AN interesting aspect of Kumba Iron Ore’s full-year results presentation last month was its so-called ‘step-out plan’ – a strategy in which it would consider re-investment in its asset base by converting long-held resources to reserves (quite normal); merger and acquisition in iron ore (interesting, but not totally unheard of); and possible investment in other commodities (completely unheard of for Kumba).
During the heyday of the iron ore price, when it was around $185/t, Kumba toyed with the notion of investing in iron ore projects in West Africa, but it has never before expressed a view on asset diversification. Asked by Miningmx to clarify whether that had cropped up in strategy, Themba Mkhwanazi, Kumba’s CEO, said it had been one of the suggestions, but that it was by no-means imminent.

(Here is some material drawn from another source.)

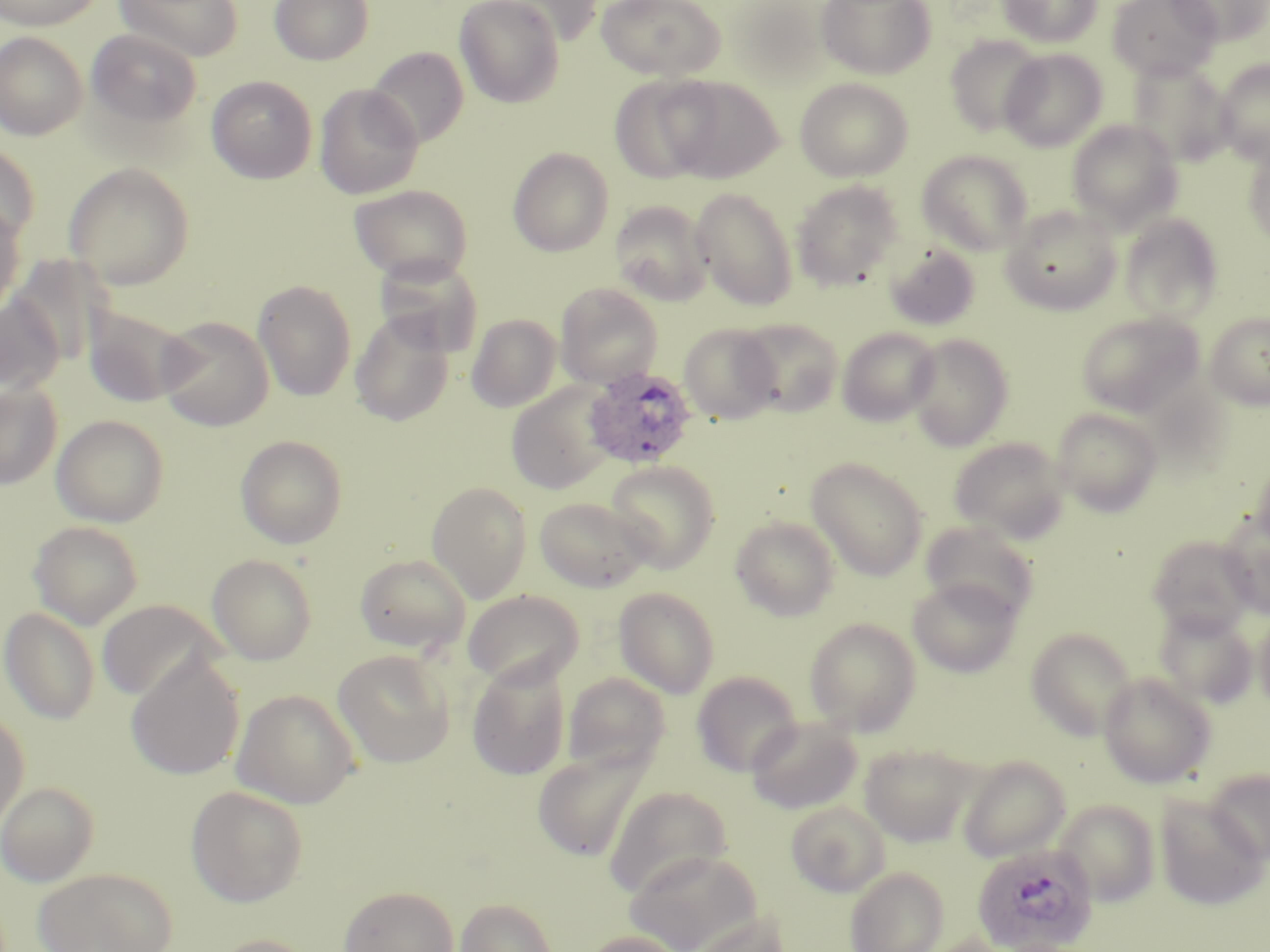

Approximate bounding boxes as [x1, y1, x2, y2] in pixels. Plasmodium ovale-infected red blood cell locations: [582, 366, 699, 469], [972, 843, 1098, 952]. Uninfected red blood cell locations: [0, 0, 106, 31], [114, 0, 243, 62], [269, 0, 374, 65], [454, 0, 565, 108], [489, 0, 606, 46], [596, 0, 726, 81], [816, 0, 936, 80], [998, 0, 1102, 48], [1108, 0, 1221, 81], [1168, 0, 1270, 46], [730, 2, 839, 89], [87, 29, 202, 128], [1, 31, 88, 141], [945, 35, 1045, 137], [367, 47, 469, 148], [1000, 48, 1107, 151], [1128, 59, 1235, 167], [1214, 59, 1270, 163], [609, 75, 716, 184], [660, 75, 783, 183], [207, 76, 317, 184], [795, 78, 913, 181], [314, 83, 423, 200], [1067, 119, 1182, 230], [0, 144, 39, 244], [1244, 146, 1270, 245], [508, 147, 614, 257], [917, 150, 1032, 255], [63, 162, 194, 290], [791, 180, 905, 290], [349, 183, 473, 283], [690, 187, 799, 311], [609, 200, 713, 305], [0, 201, 24, 317], [1001, 206, 1121, 316], [1119, 213, 1223, 324], [882, 242, 981, 331], [9, 255, 110, 367], [374, 255, 483, 357], [253, 279, 356, 401], [555, 283, 663, 388], [0, 296, 65, 394], [82, 303, 194, 407], [1205, 311, 1270, 410], [350, 312, 454, 426], [1076, 312, 1203, 417], [466, 314, 562, 412], [157, 315, 274, 431], [737, 318, 844, 417], [679, 324, 781, 424], [837, 326, 941, 427], [905, 333, 1013, 451], [0, 381, 62, 489], [505, 383, 615, 495], [1051, 408, 1163, 517], [51, 414, 170, 527], [235, 434, 348, 549], [949, 437, 1070, 543], [1253, 456, 1270, 550], [806, 457, 929, 580], [605, 460, 720, 573], [426, 481, 532, 603], [533, 497, 651, 592], [1218, 513, 1270, 617], [731, 515, 840, 621], [920, 520, 1039, 623], [28, 521, 144, 629], [1147, 535, 1256, 637], [206, 554, 317, 664], [355, 554, 471, 655], [907, 576, 1022, 678], [613, 586, 720, 699], [463, 590, 584, 689], [96, 599, 222, 702], [0, 606, 100, 725], [1154, 607, 1258, 708], [1255, 608, 1270, 715], [804, 617, 922, 736], [1026, 628, 1136, 741], [332, 649, 455, 768], [126, 653, 245, 781], [467, 658, 571, 781], [692, 671, 802, 776], [562, 672, 670, 774], [1098, 672, 1216, 788], [231, 690, 360, 809], [0, 709, 29, 834], [746, 716, 862, 814], [859, 744, 977, 847], [532, 746, 653, 862], [957, 756, 1069, 862], [1206, 768, 1270, 864], [0, 781, 99, 886], [186, 786, 308, 907], [604, 786, 731, 899], [1154, 795, 1269, 911], [1055, 799, 1160, 905], [785, 800, 890, 897], [624, 847, 763, 952], [845, 866, 948, 952], [33, 867, 176, 952], [338, 885, 459, 952], [455, 897, 558, 951], [687, 912, 791, 952], [579, 931, 689, 952], [207, 934, 319, 952]. Slide-level diagnosis: Plasmodium ovale. Light microscopy. 1000x magnification. One field of a larger specimen. Image is 1270×952 pixels. Thin blood smear. May-Grünwald-Giemsa stain.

The focus now seems to be on extending Sishen iron ore mine’s life as well as improving the company’s marketing, especially its ability to eke out better margins by tailoring the quality of its product to buyers. What’s intriguing about even mentioning this idea, is why Kumba would attempt to replicate the investment proposition already offered by its parent company, Anglo American? Asked for comment on this, Mkhwanazi batted away the suggestion. It was too early to discuss such things.
“They were probably speaking out of term,” was the view of one prominent analyst who asked not to be quoted. “You’ll probably find when Anglo reports its figures that this notion might be dismissed. It is ultimately Anglo American that decides such things not the listed subsidiary sitting in Johannesburg,” he said.
As it turns out, Anglo American CEO, Mark Cutifani, is supportive of the Kumba ‘step-out’. “Speaking as a major shareholder in Kumba, we see the company as a premium iron ore vehicle, but there are some logical opportunities that makes sense for it in the longer term,” he said in an interview.
“We would entertain them as a shareholder. Our point of view would be to be supportive,” he said. Anglo American has a 69.71% stake in Kumba.